Rihanna haut auf Twitter Regierungschefs an. Kann sie so ihre Fans für Politik begeistern? Und warum machen das nicht auch Schweizer Künstler?

«Hey Germany», «Bonjour Emmanuel Macron», «Hey there Mauricio Macri» zwitschert Popsängerin Rihanna jüngst auf Twitter.
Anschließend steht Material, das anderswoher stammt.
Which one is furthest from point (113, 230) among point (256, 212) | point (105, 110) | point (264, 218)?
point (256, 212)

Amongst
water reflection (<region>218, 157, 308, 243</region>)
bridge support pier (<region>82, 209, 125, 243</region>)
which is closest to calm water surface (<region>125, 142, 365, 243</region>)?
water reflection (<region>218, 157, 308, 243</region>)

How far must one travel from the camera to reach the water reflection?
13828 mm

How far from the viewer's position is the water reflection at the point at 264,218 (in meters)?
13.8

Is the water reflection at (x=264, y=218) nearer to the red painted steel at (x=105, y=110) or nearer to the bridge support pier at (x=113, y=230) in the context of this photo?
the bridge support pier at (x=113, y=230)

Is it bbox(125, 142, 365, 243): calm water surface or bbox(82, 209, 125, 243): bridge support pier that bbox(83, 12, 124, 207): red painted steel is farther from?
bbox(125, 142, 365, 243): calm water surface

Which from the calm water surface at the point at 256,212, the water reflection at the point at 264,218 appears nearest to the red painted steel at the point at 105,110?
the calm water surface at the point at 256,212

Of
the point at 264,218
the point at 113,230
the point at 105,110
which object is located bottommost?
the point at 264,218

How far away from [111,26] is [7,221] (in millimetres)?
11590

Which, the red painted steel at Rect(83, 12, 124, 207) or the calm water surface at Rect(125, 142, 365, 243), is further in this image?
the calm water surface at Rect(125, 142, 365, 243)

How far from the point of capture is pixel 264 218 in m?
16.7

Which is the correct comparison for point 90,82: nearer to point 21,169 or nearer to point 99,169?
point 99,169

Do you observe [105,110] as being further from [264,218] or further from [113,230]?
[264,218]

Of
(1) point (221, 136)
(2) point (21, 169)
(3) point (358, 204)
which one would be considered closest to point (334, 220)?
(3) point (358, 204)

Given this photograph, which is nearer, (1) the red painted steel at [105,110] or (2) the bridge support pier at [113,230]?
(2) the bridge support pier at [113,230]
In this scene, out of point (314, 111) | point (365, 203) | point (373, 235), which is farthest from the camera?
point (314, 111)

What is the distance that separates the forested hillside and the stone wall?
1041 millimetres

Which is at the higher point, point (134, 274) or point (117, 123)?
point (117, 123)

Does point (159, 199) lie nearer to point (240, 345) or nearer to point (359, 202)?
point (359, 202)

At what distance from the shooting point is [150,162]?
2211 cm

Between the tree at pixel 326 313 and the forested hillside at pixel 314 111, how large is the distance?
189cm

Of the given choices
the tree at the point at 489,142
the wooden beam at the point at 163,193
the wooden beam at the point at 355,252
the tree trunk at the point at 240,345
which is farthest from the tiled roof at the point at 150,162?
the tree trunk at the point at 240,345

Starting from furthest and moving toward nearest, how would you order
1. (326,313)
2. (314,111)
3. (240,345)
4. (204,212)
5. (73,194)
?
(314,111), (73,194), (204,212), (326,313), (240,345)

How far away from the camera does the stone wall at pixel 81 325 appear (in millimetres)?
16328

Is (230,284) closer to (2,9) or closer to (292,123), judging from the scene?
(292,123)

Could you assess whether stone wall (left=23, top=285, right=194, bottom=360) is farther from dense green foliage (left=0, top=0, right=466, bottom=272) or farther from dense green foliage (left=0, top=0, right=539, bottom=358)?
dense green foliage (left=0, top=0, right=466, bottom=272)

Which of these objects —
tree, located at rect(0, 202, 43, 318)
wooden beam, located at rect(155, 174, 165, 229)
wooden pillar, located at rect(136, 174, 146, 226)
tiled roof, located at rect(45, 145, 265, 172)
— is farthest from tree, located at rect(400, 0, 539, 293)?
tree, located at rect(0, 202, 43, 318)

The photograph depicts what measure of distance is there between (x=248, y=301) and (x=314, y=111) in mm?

Sie will von Regierungschefs wissen, ob sie auf finanzielle Unterstützung für Schulen in Entwicklungsländern hoffen darf.

Die Sängerin aus Barbados ist Botschafterin der Organisation «Global Partnership for Education» und richtet sich auf dem sozialen Netzwerk direkt an vier Staatschefs – vor den Augen ihrer 74 Millionen Follower und der gesamten Twitter-Community.

«Es ist natürlich ein Publicity-Stunt von Rihanna», sagt Medienpädagoge und Digitalexperte Philippe Wampfler. «So kann sie ihr Image verändern und ein Publikum ansprechen, das aus PR-Gründen interessant für sie ist.» Auch auf das Timing achtet Social-Media-Profi Rihanna.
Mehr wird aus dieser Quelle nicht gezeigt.